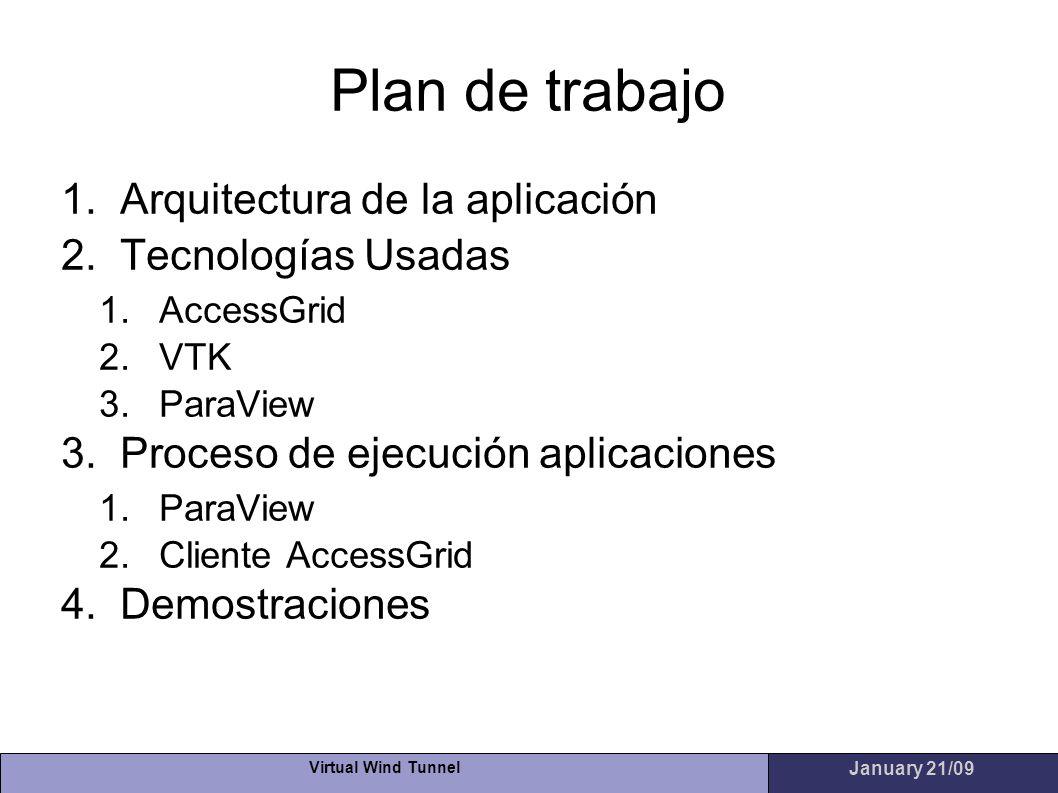 Plan de trabajo Arquitectura de la aplicación Tecnologías Usadas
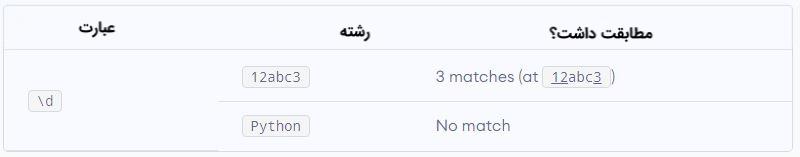 RegEx در پایتون — به زبان ساده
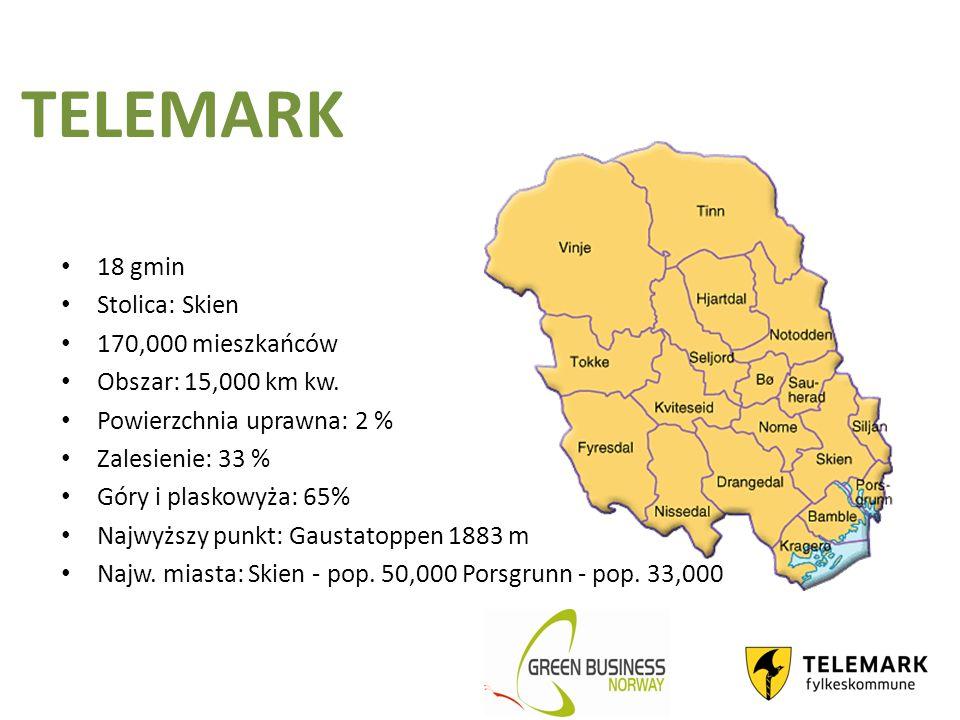 18 gmin Stolica: Skien 170,000 mieszkańców Obszar: 15,000 km kw.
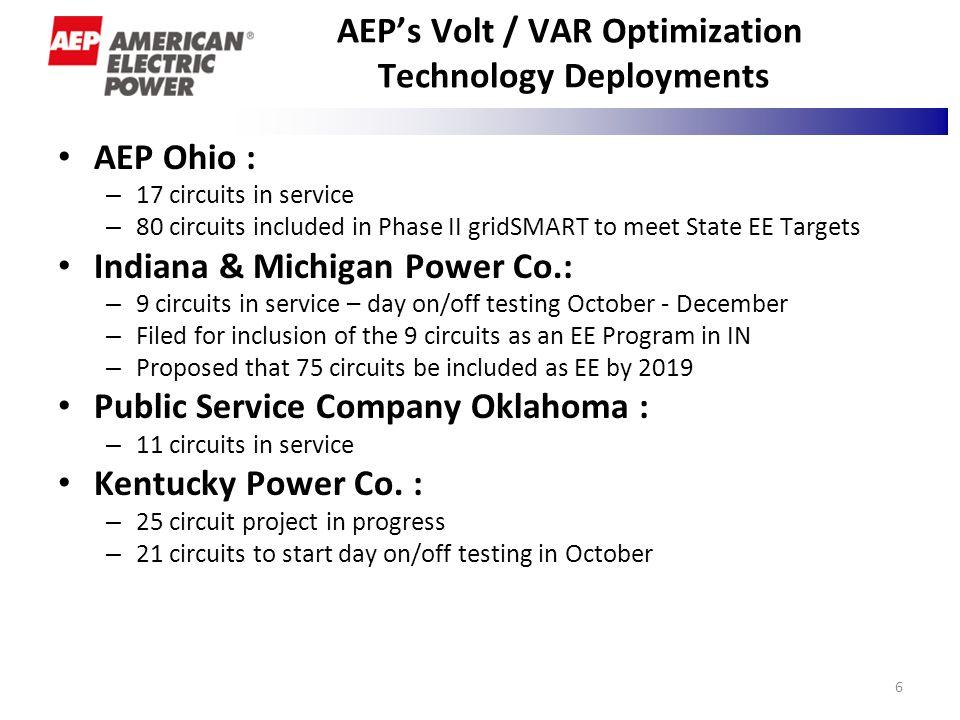 7 Example of Energy Savings on Circuit 4503 using Utilidata AdaptiVolt System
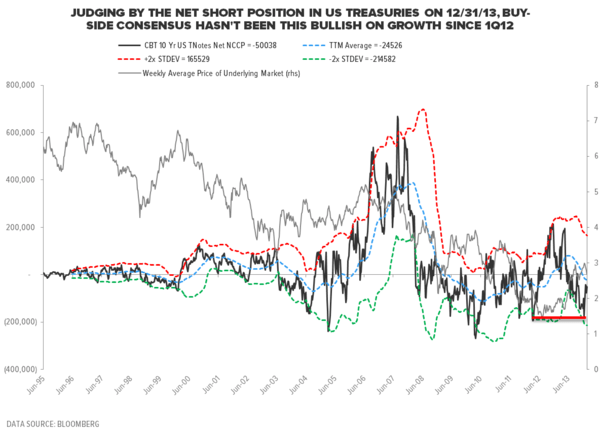 WHY IS GOLD (AND GOLD MINERS) RIPPING? - UST CoT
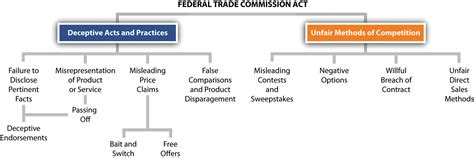 section 3 of the small business act the federal trade commission powers and law governing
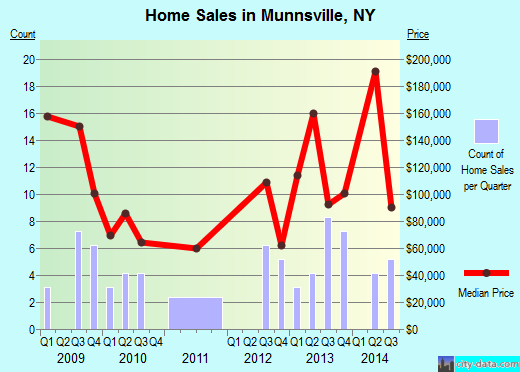 Munnsville,NY real estate house value index trend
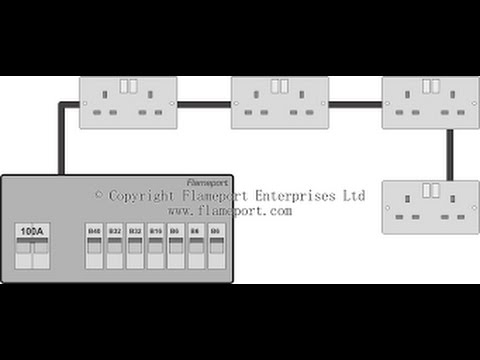 Radial wiring diagram - YouTube on electrical wiring, radial circuit parts, radial circuit diagram,
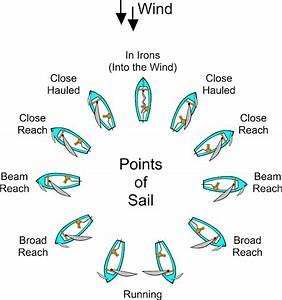 Free Vector Graphic  Sailing  Diagram  Points Of Sail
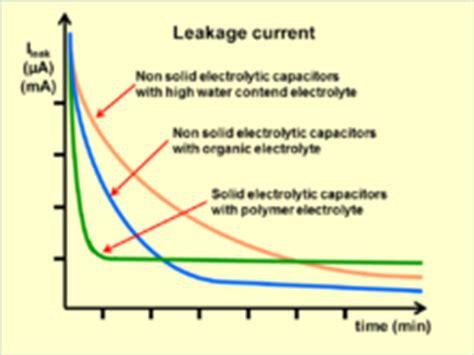 capacitor leakage rate tantalum capacitor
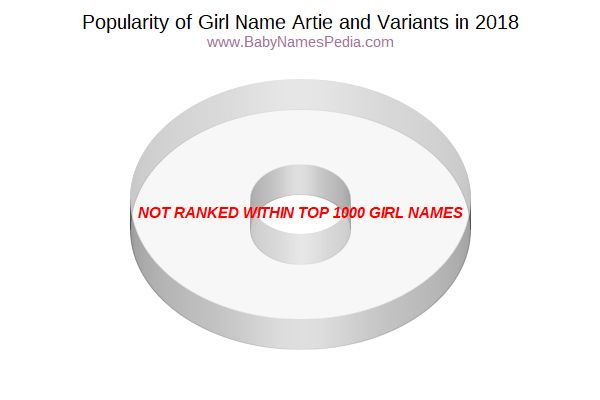 Variant Popularity Chart  for Artie  in 2018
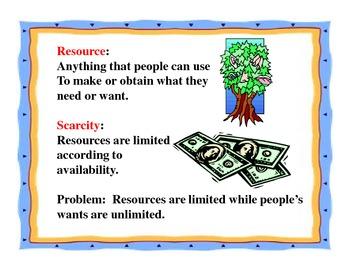 Business Principles - Lesson 1: Introduction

^^^^^^^^

What to do: Leave the pictures out, and restate exactly the lines from the start of the records through the one that contains "WHY IS GOLD".

Answer to this task:
 Plan de trabajo Arquitectura de la aplicación Tecnologías Usadas
 RegEx در پایتون — به زبان ساده
 18 gmin Stolica: Skien 170,000 mieszkańców Obszar: 15,000 km kw.
 7 Example of Energy Savings on Circuit 4503 using Utilidata AdaptiVolt System
 WHY IS GOLD (AND GOLD MINERS) RIPPING? - UST CoT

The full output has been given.